“Greece, Ireland and Portugal Should Restructure Their Debts Now.
They’re bust. Admit it” writes The Economist.
While Portugal’s credit rating was slashed to near-junk status on March 29th and ten-year bond yields have risen above 8%,
“the economies of both Greece and Ireland, Europe’s two “rescued” countries, are shrinking faster than expected, and bond yields, at almost 13% for Greece and over 10% for Ireland, remain stubbornly high. Investors plainly believe the rescues will not work.
They are right. These economies are on an unsustainable course, but not for lack of effort by their governments. … At the EU’s insistence, the peripherals’ priority is to slash their budget deficits regardless of the consequences on growth. But as austerity drags down output, their enormous debts … look ever more unpayable, so bond yields stay high. The result is a downward spiral.
As if that were not enough, the European Central Bank in Frankfurt seems set on raisong interest rates on April 7th, which will strengthen the euro and further undermine the peripherals’ efforts to become more competitive.”

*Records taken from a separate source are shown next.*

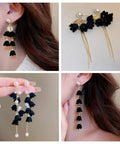 Black Acrylic Flower Bead Caps 100 Pcs Five Petal Frosted Resin Flower Spacers used in handmade drop earrings with pearls and chains.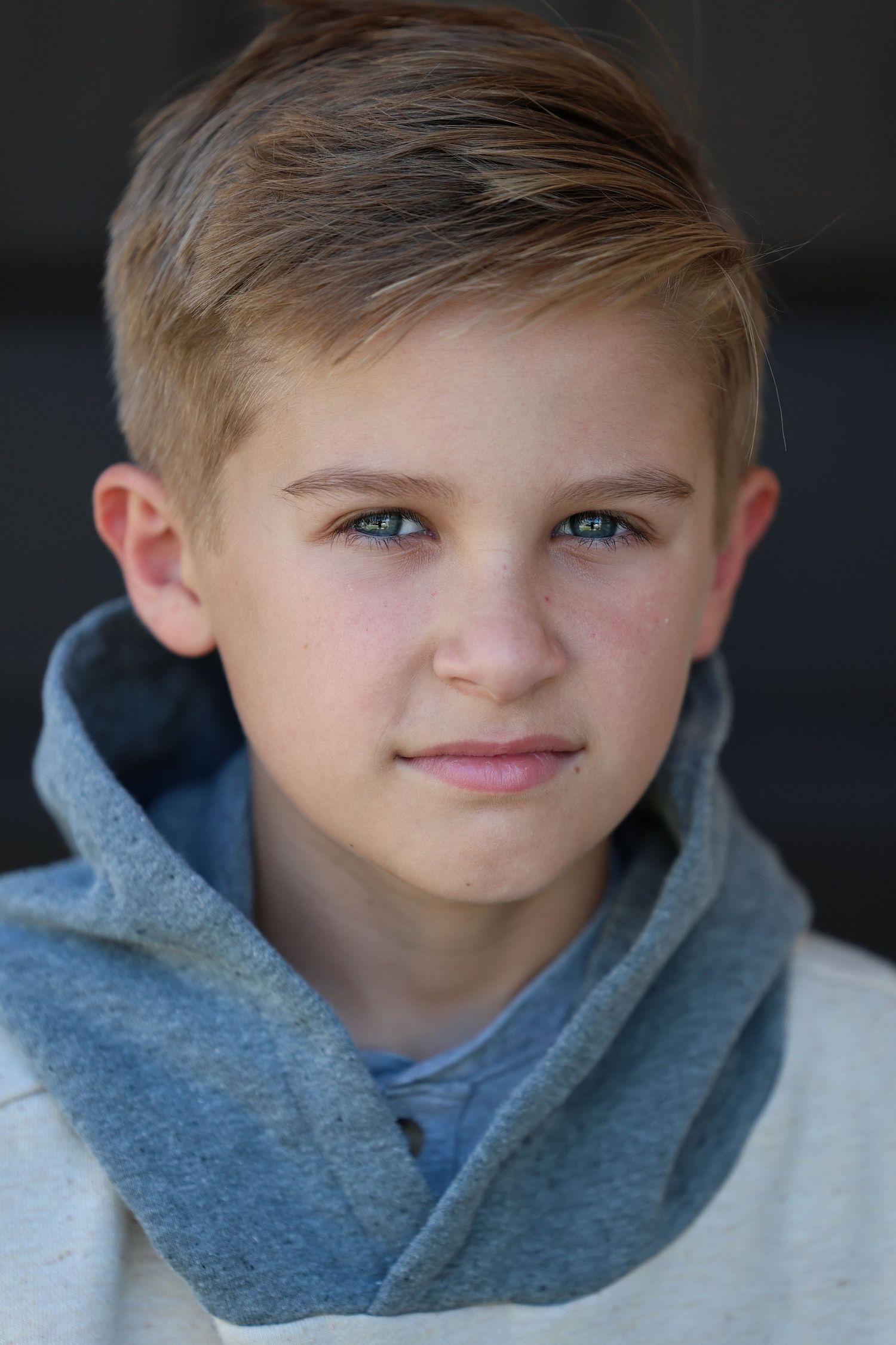 A young person wearing a gray hoodie poses for five progressive closeup shots against a dark background, showing a playful expression.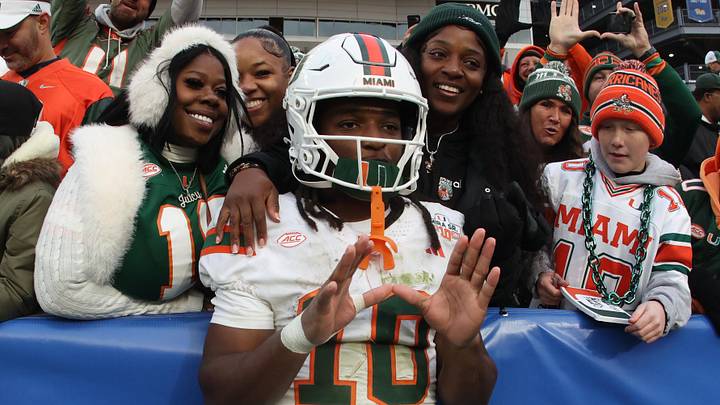 Nov 29, 2025; Pittsburgh, Pennsylvania, USA;  Miami Hurricanes wide receiver Malachi Toney (10) celebrates with family and friends after defeating the Pittsburgh Panthers at Acrisure Stadium. Mandatory Credit: Charles LeClaire-Imagn Images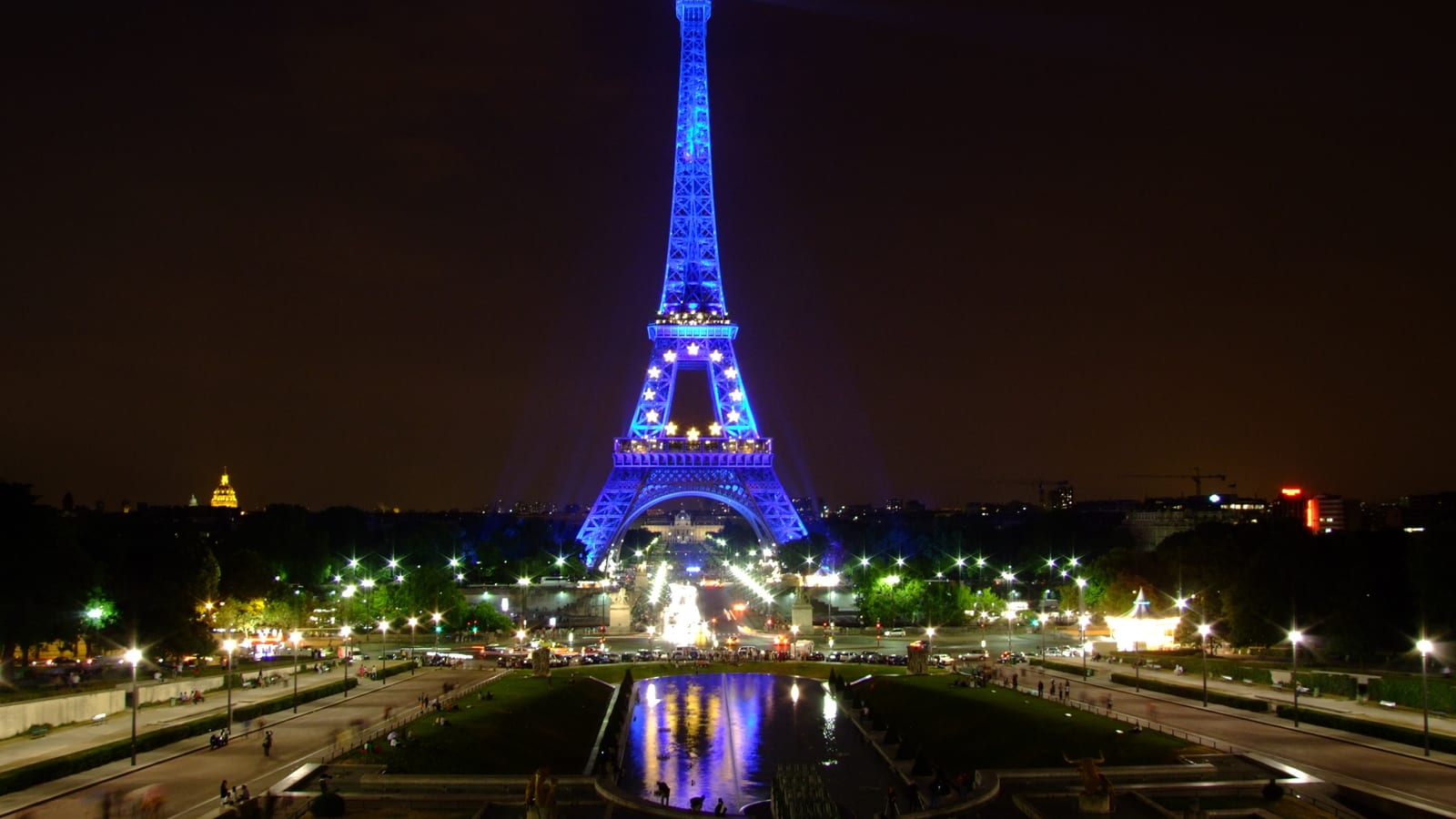 The Eiffel Tower lit at night, seen from the Trocadéro, Paris, France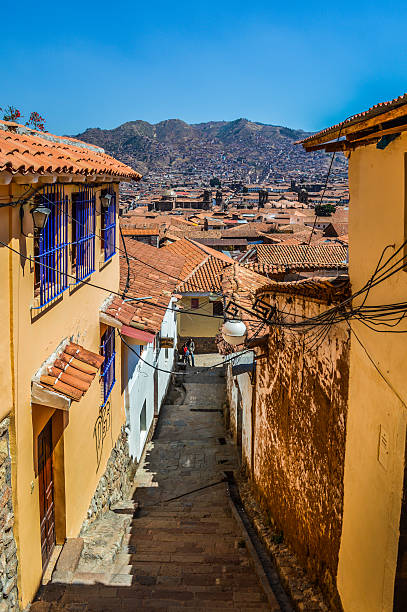 Cusco, Peru - August 22, 2014: A narrow street in central Cusco with old colonial architecture, cobblestone roads, and some people either walking. Photo taken during a warm day.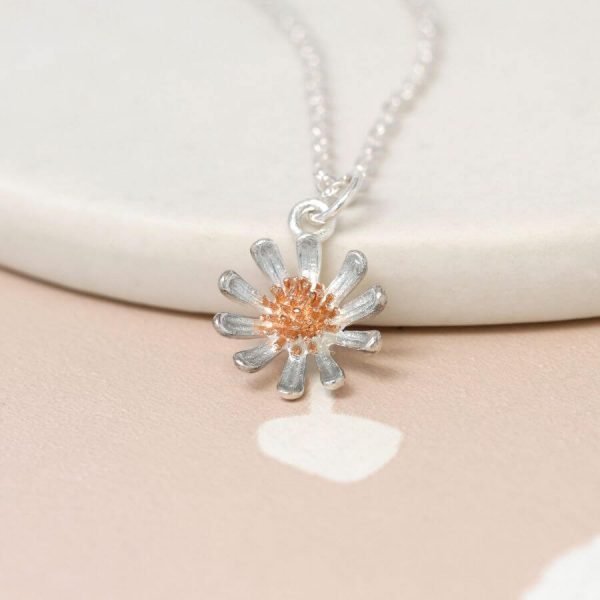 A silver daisy with a rose gold centre on a fine silver chain necklace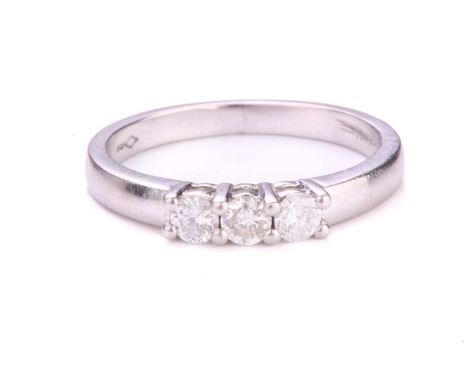 A three-stone diamond ring in platinum, with three circular-cut diamonds of 2.6 mm in claw settings, to tapering flat shank, 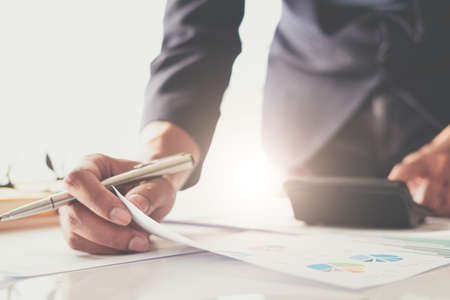 Close up of businessman or accountant hand holding pen working on calculator to calculate business data, accountancy document and laptop computer at office, business conceptの写真素材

Conclusion: debt restructuring is ultimately inevitable. It is time for the IMF to “push Europe’s pusillanimous politicians into doing the right thing”.
I cannot agree more, but restructuring will not cure these ailing economies’ underlying problem if not accompanied by substantial exchange rate realignements in order to restore their long-term competitiveness. The prime responsibility is that of the euro’s increasingly unbalanced “implicit intra-zone real exchange rates” and its one-size-fits-none monetary policy.
The same conclusion is reached, regarding Greece, by three German economists, Wilhelm Hankel, Wilhelm Nölling, Joachim Starbatty, and a professor of law, Karl Albrecht Schachtschneider, in a Financial Times article, “A euro exit is the only way out for Greece” (March 25th).
But one should not delude oneself: removing Greece from the euro will not “provide a way … of ensuring the survival of monetary union.” It will lead to a radical reappraisal of its viability.